Con particolare riferimento all’esercizio del potere in esame in merito al PVC, in quanto di rilievo nella fattispecie che ci occupa, occorre comunque distinguere diverse ipotesi.

«Nel caso di PVC non allegato ma richiamato dal provvedimento impositivo, che ne riporta taluni elementi, la Commissione, con onere motivazionale in merito, deve verificare se i detti elementi, considerati di per sé ovvero in uno con altri elementi agli atti, integrino indizi ma non tali da condurre ad una decisione ragionata nei  termini  di  cui  innanzi.  Nel  caso  di  PVC  non  allegato  ma meramente richiamato dal provvedimento impositivo, che, dunque, non riporta parti di esso, il Giudice, sempre con onere motivazionale in merito, dovrà verificare se il semplice richiamo abbia integrato, di per sé o in uno con altri elementi agli atti, un indizio nei termini di cui innanzi. Per converso, nell’ipotesi di PVC allegato al provvedimento impositivo (agli atti) ma non prodotto in giudizio, la Commissione potrà disporre l’acquisizione (in ipotesi, anche ex art. 22, commi 4 e 5, del d.lgs. n. 546 del 1992) senza che ciò implichi esercizio dei poteri di integrazione probatoria di cui al citato art. 7, comma 1, trattandosi di attività preordinata alla completezza di un atto (quello impositivo) già agli atti processuali nonché funzionale all’integrazione del contraddittorio su esso e compatibile con la natura di impugnazione-merito propria del processo tributario».
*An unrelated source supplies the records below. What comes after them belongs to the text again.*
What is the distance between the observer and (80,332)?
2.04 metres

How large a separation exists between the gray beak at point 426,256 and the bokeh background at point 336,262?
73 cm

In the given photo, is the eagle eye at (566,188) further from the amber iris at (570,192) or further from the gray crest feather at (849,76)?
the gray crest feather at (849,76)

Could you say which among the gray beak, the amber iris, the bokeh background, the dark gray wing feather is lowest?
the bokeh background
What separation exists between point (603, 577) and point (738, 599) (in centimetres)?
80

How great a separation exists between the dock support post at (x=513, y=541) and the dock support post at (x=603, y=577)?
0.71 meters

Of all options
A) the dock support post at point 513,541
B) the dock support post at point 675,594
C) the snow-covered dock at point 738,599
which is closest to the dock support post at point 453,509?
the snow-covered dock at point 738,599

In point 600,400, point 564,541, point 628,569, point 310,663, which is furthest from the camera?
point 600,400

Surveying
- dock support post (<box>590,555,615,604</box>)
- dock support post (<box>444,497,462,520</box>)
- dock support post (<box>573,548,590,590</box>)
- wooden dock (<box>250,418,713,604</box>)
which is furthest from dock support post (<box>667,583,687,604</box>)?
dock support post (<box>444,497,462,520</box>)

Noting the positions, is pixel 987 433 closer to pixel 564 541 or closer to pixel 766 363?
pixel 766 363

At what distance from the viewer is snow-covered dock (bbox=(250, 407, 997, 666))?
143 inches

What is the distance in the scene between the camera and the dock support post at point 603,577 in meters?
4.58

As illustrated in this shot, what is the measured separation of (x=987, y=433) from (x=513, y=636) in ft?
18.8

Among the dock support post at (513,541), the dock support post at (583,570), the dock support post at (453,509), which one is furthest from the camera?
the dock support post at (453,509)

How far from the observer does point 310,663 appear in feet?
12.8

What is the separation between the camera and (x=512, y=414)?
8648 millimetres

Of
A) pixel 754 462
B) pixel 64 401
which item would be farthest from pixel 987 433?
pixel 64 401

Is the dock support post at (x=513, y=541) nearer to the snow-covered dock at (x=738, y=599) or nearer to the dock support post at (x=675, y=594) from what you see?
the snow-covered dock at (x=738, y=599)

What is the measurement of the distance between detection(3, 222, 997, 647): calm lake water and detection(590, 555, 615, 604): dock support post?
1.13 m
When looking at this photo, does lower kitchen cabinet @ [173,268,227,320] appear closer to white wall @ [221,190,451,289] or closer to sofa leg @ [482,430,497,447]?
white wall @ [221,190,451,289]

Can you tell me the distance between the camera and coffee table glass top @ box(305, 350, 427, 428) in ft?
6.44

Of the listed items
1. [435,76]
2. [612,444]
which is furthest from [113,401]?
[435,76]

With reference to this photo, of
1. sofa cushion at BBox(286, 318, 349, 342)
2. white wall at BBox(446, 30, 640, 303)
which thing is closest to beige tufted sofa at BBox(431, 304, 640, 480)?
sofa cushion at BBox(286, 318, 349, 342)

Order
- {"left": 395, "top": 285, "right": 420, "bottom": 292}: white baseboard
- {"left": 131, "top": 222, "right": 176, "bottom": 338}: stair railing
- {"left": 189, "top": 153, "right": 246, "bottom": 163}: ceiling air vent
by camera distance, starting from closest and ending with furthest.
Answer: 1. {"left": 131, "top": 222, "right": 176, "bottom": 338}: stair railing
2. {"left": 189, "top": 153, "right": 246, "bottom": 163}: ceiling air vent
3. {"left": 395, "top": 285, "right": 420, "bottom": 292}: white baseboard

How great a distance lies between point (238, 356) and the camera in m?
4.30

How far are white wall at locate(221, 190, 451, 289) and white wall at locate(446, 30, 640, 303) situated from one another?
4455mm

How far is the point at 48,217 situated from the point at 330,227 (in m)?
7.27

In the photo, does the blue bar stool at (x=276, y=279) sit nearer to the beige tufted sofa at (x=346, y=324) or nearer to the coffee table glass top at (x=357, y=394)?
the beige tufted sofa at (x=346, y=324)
3. Con il motivo 4, in relazione all’art. 360, comma 1, n. 3, c.p.c., si deducono violazione e/o falsa applicazione dell’art. 12, comma 7, e dell’art. 7, comma 1, della l. n. 212 del 2000, nonché degli art. 42 del d.P.R. n. 600 del 1973 e 56 del d.P.R. n. 633 del 1972. In sostanza, con la censura in esame si prospetta l’errore delle CTR per non aver ritenuto illegittimo l’avviso di accertamento non illustrante le ragioni del mancato accoglimento da parte dell’A.E. delle deduzioni svolte dal contribuente in sede di osservazioni al PVC, ex art. 12, comma 7, della l. n. 212 del 2000.

3.1 Il motivo in esame è infondato.

In tema di IVA (oltre che di imposte dirette), è difatti valido l’avviso di accertamento che non menzioni le osservazioni del contribuente ex art. 12, comma 7, della l. n. 212 del 2000, atteso che, da un lato, la nullità consegue solo alle irregolarità per le quali sia espressamente prevista dalla legge oppure da cui derivi una lesione di specifici diritti o garanzie tale da impedire la produzione di ogni effetto e, dall’altro lato, l’Amministrazione ha l’obbligo di valutare tali osservazioni ma non di esplicitare detta valutazione nell’atto  impositivo  (ex  plurimis:  Cass.  sez.  6-5,  31/03/2017,  n. 8387,  Rv.  643641-01;  Cass.  sez.  5,  24/02/2016,  n.  3583,  Rv. 639031-01, nonché Cass. sez. Cass. sez. 6-5, 06/06/2018, n. 14667, Rv. 649018-01).

Nella specie, peraltro, la CTR ha fondato la statuizione sull’accertata presa di posizione dell’A.E. in merito alle osservazioni del contribuente, che la ricorrente, con motivazioni di merito non degne di considerazione in sede di legittimità, qualifica alla stregua di «richiamo formale alla memoria difensiva» oltre che di «controdifesa di stile» senza una degna considerazione degli elementi e degli argomenti di prova addotti in sede di contraddittorio endoprocedimentale.

4. In conclusione, i soli motivi 1 e 3, nei descritti limiti e termini, devono essere accolti, con rigetto degli altri motivi, e la sentenza impugnata deve essere cassata, in relazione ai motivi accolti, con rinvio alla Commissione tributaria regionale per la Lombardia, in diversa composizione, che provvederà anche alla regolazione delle spese del presente giudizio di legittimità (in considerazione anche della circostanza per la quale in questa sede l’Ammnistrazione finanziaria intimata non si è difesa).

P.Q.M.

accoglie i motivi nn. 1 e 3 di ricorso, rigetta i motivi nn. 2 e 4, cassa la sentenza impugnata, in relazione ai motivi accolti, e rinvia alla Commissione tributaria regionale per la Lombardia, in diversa composizione, che provvederà anche alla regolazione delle spese del presente giudizio di legittimità.